Simms said he rejected the overture and, while in favour of people running for council, he opposed any “strategy to stack” the next city council through a preference deal.
For more than a month, rumours have been circulating within Town Hall about the group – which had supposedly agreed to swap preferences on how-to-vote cards in order to form a majority voting bloc to control the next council.
Dr Helen Donovan – a candidate for south ward – told InDaily last week that central ward councillor Houssam Abiad had asked her last month to join the group, reasoning that with enough candidates swapping preferences – 19 is apparently the magic number – it would be relatively “assured” that members of that group would form a majority on the next council.
“In our meeting, he advised (that) the team required 19 candidates to ensure a majority voting bloc is elected,” Donovan said.
“I wasn’t comfortable with that approach.”
Former area councillor and Greens Senator Robert Simms told InDaily he had also been invited to join the group in May this year, and declined.
“One of the things that I really loved about council is that … you can convince people of things on their merits,” he said.
“I think it’s great that so many people are running, but if that’s part of some strategy to stack the council that’s a very different matter.
“Indeed I think residents and ratepayers would be very concerned about that.”
Area councillor Anne Moran said if there was a notion of using a preference swap deal involving a large number of candidates for the purpose of building a majority on the next council, that would be seen as “anti-democratic” – and voters would not like it.
“(There is) nothing that the voting public hate more than being taken for a ride,” she said.
“I have been on councils where there has been a solid majority … and it really is not a good thing.
“It’s absolutely anti-democratic.”
She said she would complain to the electoral commission if she discerned any “pattern” in how-to-vote cards that suggested any large-scale factional deal.
“We’ll be watching to see if there’s a pattern in those how-to-vote cards,” she said.

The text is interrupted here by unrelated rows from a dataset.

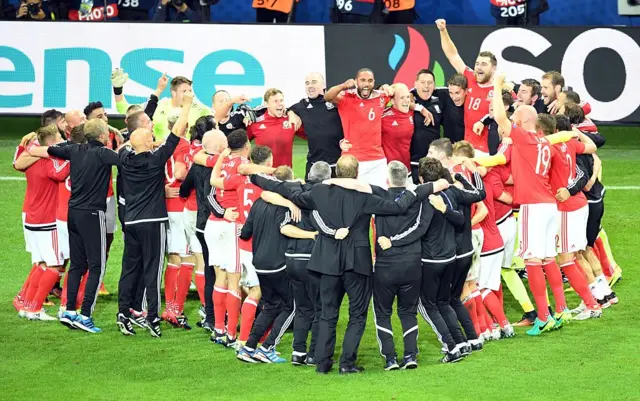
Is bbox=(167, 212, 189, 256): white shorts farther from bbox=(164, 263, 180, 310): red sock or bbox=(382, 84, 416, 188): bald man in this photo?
bbox=(382, 84, 416, 188): bald man

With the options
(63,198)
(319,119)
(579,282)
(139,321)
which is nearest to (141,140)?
(63,198)

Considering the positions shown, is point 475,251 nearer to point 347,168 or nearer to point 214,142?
point 347,168

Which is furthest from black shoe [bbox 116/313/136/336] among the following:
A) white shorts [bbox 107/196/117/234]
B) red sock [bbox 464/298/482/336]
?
red sock [bbox 464/298/482/336]

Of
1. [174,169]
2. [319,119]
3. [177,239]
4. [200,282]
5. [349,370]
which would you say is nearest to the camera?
[349,370]

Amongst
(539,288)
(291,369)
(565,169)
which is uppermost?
(565,169)

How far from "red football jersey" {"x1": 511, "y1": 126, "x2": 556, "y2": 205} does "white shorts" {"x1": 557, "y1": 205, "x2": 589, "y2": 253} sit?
0.51m

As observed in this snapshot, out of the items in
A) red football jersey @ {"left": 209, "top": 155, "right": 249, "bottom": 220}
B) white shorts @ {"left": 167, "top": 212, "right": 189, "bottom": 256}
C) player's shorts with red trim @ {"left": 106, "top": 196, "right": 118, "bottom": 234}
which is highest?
red football jersey @ {"left": 209, "top": 155, "right": 249, "bottom": 220}

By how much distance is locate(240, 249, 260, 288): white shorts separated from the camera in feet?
36.7

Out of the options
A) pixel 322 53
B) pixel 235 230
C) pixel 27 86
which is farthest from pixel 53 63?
pixel 235 230

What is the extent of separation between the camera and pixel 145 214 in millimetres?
11719

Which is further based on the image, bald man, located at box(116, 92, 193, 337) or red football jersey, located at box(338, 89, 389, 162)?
red football jersey, located at box(338, 89, 389, 162)

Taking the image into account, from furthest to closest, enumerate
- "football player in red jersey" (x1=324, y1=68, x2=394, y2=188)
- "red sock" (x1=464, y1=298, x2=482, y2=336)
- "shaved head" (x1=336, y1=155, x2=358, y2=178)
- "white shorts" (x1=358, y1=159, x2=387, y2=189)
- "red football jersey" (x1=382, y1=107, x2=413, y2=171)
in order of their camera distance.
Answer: "red football jersey" (x1=382, y1=107, x2=413, y2=171)
"white shorts" (x1=358, y1=159, x2=387, y2=189)
"football player in red jersey" (x1=324, y1=68, x2=394, y2=188)
"red sock" (x1=464, y1=298, x2=482, y2=336)
"shaved head" (x1=336, y1=155, x2=358, y2=178)

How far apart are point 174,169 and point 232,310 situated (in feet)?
5.67

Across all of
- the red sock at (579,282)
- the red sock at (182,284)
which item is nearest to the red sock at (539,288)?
the red sock at (579,282)
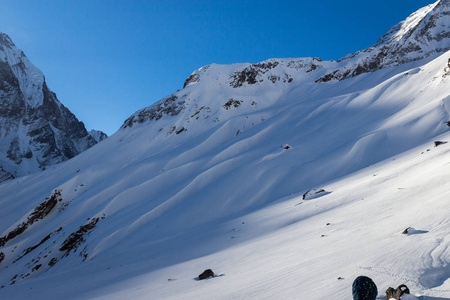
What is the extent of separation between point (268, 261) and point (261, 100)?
64806 millimetres

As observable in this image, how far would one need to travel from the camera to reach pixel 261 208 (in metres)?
21.0

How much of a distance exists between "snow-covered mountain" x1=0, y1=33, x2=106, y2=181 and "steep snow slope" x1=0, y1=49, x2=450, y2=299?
56.8 metres

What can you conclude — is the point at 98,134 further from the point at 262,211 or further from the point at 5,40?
the point at 262,211

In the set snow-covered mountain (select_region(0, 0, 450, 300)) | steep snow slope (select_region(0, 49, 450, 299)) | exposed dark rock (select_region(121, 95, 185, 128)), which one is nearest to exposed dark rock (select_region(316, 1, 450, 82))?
snow-covered mountain (select_region(0, 0, 450, 300))

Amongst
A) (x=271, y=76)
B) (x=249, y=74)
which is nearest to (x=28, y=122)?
(x=249, y=74)

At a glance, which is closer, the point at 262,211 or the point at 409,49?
the point at 262,211

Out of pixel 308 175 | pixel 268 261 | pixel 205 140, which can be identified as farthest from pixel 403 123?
pixel 205 140

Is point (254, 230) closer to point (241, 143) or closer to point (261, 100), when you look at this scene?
point (241, 143)

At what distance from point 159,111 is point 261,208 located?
5959cm

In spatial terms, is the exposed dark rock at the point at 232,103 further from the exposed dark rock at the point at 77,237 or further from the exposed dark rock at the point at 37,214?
the exposed dark rock at the point at 77,237

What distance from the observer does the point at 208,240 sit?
1633 cm

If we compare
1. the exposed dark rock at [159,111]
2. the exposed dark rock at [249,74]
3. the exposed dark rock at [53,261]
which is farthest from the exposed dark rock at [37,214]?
the exposed dark rock at [249,74]

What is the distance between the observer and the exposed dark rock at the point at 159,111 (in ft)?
238

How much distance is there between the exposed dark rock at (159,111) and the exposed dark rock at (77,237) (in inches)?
1700
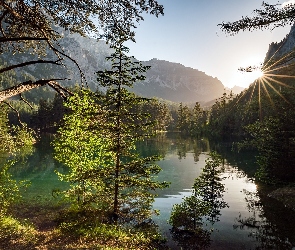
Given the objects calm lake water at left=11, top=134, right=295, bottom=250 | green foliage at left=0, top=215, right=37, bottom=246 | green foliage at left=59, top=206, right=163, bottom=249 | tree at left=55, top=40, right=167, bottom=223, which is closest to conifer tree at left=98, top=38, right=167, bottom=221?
tree at left=55, top=40, right=167, bottom=223

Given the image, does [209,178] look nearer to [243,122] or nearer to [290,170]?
[290,170]

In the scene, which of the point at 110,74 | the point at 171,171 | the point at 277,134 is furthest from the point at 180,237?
the point at 171,171

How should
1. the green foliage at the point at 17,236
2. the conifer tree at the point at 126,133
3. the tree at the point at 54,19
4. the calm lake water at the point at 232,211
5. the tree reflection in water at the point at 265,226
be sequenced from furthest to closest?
the calm lake water at the point at 232,211 → the tree reflection in water at the point at 265,226 → the conifer tree at the point at 126,133 → the green foliage at the point at 17,236 → the tree at the point at 54,19

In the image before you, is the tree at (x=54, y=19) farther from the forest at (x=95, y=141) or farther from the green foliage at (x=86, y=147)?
the green foliage at (x=86, y=147)

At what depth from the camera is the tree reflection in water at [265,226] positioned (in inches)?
587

But deputy electoral commissioner David Gully told InDaily there was nothing illegal about preference swapping or running large numbers of candidates for the purpose of forming a majority.
“That’s part of politicking,” he said.
“That’s not anything we have any power over.”
He also noted that the voting system in local government advantaged candidates running in teams because preferences flow to running mates.
Lord Mayor Martin Haese said that to his knowledge, “Team Adelaide” has never existed, but that he had spoken with Abiad about the benefits of a more unified city council.
“Team Adelaide, to my knowledge, has never existed,” he said.
Haese said he had “not at all, categorically” had any discussion with Abiad involving the directing of preferences among a group of candidates.
He stressed he had had no involvement in any plan for a unity ticket – but said that he would speak to all candidates at the coming election, and publicly support those whose aspirations for the city align with his.
“I don’t know of a scheme to swap preferences … to get a majority on council,” he said.
However: “Candidates will form alliances.”
“It’s happened to some degree probably every election.
“Like-minded candidates will talk to like-minded candidates.”
Abiad, who is currently overseas, did not respond to InDaily’s request for comment last week.
We have put further questions to him today.
He told InDaily last month that he was unaware of any group called “Team Adelaide” – but that it would be beneficial for the council to work together.
Asked whether he was aware of, or behind the website www.teamadelaide.com.au – which had featured images of the councillor, but had been cleared of content and later deleted altogether – Abiad said his website was www.betteradelaide.com.au.
He said at the time that he was speaking to prospective candidates and encouraging them to put their hands up, but that he was not aware of any “team”.
He said at the time that he had spoken to about 10 prospective candidates.